Paris-based Gladia raises €14.7 million to launch multilingual real-time audio transcription and analytics engine | EU-Startups

by · EU-Startups

Gladia, an AI transcription and audio intelligence provider, has completed a €14.7 million Series A funding round. The company will use the funding to develop an end-to-end audio infrastructure – starting with a new real-time audio transcription and analytics engine – enabling voice-first platforms to deliver more value to their users across borders with cutting-edge AI.

The Series A funding round was led by XAnge, with participation by Illuminate Financial, XTX Ventures, Athletico Ventures, Gaingels, Mana Ventures, Motier Ventures, Roosh Ventures, and Soma Capital. Founded in 2022, Gladia has now raised a total of USD $20.3 million, with earlier seed investments headed by New Wave, Sequoia Capital (as part of the First Sequoia Arc program), Cocoa, and GFC. 

“Gladia represents the qualities we like to champion at XAnge: a bold, global tech team at the forefront of AI innovation, with a proven business model to unlock new opportunities across industries,” said Alexis du Peloux, Partner, XAnge. “In a fast-paced AI environment, Jean-Louis Quéguiner and his team have executed extremely well, and we are proud to back Gladia for the Series A.”

“I founded Gladia for a very personal reason – I was frustrated that existing audio transcription services were not able to understand my French accent,” explained Jean-Louis Quéguiner, CEO and Co-Founder, Gladia. “Our international team and customers often switch between languages during meetings, but finding a transcription solution that can handle different languages and accents simultaneously was impossible.”

Given that most speech recognition models today are trained predominantly on English audio data and are therefore inherently biased, Gladia prioritized building the first real-time product that is truly multilingual.

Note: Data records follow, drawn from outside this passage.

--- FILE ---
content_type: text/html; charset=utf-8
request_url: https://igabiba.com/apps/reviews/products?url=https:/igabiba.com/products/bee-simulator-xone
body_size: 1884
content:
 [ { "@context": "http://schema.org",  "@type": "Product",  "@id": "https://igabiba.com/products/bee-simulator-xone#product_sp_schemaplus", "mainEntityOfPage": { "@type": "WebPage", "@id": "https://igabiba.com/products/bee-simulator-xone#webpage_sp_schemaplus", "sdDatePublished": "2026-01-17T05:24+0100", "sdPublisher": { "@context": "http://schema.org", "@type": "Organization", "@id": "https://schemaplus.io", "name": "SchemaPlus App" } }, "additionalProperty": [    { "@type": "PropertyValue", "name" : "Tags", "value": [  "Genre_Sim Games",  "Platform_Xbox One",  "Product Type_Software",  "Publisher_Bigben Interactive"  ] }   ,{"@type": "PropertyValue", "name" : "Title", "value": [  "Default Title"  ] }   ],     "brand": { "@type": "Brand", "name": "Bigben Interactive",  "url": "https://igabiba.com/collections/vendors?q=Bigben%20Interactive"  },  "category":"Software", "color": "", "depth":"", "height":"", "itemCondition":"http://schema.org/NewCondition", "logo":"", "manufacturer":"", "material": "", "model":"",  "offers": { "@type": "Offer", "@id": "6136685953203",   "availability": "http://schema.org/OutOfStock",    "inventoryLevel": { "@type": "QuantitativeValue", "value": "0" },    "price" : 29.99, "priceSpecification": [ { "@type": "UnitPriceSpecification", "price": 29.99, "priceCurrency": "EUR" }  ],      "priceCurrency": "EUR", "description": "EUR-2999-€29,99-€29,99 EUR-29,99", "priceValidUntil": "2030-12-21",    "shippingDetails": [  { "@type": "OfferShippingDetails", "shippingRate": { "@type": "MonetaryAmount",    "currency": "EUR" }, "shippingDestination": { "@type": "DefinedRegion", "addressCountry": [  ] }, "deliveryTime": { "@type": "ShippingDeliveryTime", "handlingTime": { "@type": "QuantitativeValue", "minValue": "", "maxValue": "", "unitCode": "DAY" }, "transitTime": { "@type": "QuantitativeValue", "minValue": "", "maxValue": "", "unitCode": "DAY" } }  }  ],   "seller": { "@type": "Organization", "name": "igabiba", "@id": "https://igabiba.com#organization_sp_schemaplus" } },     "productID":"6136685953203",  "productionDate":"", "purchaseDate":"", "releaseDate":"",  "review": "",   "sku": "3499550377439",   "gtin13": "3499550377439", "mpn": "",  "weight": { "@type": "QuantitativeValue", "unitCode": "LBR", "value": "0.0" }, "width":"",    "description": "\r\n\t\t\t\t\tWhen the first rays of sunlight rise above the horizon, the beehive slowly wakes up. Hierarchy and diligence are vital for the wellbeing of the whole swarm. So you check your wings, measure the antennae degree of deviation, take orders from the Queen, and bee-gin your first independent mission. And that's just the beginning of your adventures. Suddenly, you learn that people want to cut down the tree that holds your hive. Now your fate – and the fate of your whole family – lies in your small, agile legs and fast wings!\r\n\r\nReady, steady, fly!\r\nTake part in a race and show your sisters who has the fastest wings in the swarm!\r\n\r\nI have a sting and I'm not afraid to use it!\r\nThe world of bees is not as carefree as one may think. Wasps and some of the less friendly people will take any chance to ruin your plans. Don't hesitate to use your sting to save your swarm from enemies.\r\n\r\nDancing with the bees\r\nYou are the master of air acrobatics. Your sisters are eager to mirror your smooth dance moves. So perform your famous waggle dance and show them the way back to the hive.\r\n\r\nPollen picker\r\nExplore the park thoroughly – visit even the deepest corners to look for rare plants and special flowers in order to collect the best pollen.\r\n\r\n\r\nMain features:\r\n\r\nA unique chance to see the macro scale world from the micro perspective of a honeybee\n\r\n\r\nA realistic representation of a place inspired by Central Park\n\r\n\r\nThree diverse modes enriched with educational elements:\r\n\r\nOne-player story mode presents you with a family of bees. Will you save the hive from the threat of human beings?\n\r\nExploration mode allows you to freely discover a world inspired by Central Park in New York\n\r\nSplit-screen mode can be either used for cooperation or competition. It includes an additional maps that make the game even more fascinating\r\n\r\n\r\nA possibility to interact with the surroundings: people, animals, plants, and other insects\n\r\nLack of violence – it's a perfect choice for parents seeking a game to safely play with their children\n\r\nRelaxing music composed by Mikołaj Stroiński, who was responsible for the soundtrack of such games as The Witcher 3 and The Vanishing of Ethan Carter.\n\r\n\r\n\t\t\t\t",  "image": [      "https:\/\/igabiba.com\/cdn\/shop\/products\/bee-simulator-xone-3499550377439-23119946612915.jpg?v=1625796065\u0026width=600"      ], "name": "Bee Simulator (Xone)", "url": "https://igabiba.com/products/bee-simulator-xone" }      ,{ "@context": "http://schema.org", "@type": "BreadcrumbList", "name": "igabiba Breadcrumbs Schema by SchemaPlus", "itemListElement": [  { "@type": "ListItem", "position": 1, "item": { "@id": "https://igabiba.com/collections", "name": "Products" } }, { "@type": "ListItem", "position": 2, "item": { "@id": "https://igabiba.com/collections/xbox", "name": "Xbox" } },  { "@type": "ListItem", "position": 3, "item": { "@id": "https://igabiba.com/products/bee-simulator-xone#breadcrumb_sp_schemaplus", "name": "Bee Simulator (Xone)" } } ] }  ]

The new fine-tuned engine delivers advanced real-time transcription in over 100 languages, along with enhanced support for accents and the unique ability to adapt to different languages on the fly.

Gladia’s new engine is unique in its ability to extract insights from a call—like the caller’s sentiment, key information, and conversation summary—in real-time. This means it takes less than a second to generate both transcript and insights from a call or meeting using Gladia.

Building an accurate, low-latency, and multilingual engine in-house is a complex and resource-intensive task. It requires extensive expertise in language understanding, real-time data handling, with continuous optimization and maintenance. Real-time models require more computing power and may struggle to produce accurate output immediately due to limited context.

Gladia’s new product allows companies to bypass these challenges. The real-time speech-to-text engine boasts an industry-leading latency of under 300 milliseconds without compromising accuracy, regardless of the language, geography, or tech stack used. 

“Companies are spending valuable time and resources trying to incorporate multiple AI functions into their existing platforms,” added Jonathan Soto, Co-Founder and Chief Technology Officer, Gladia. “Our single API is compatible with all existing tech stacks and protocols, including SIP, VoIP, FreeSwitch, and Asterisk. This allows us to easily integrate real-time transcription and analysis into our customers’ AI platforms, so they can focus on delivering the best services to their end users.”

Gladia will use the new capital to advance its R&D efforts and soon bring to market a one-stop AI toolkit for audio and expand its product offering with additional à la carte models—including large language models (LLMs) and retrieval-augmented generation (RAG). With several design partners in the contact-center-as-a-service (CCaaS) segment, the company is currently piloting an agent-assist solution powered by Gladia’s real-time AI engine. Additionally, Gladia will continue to expand its talent base as it prepares for international expansion.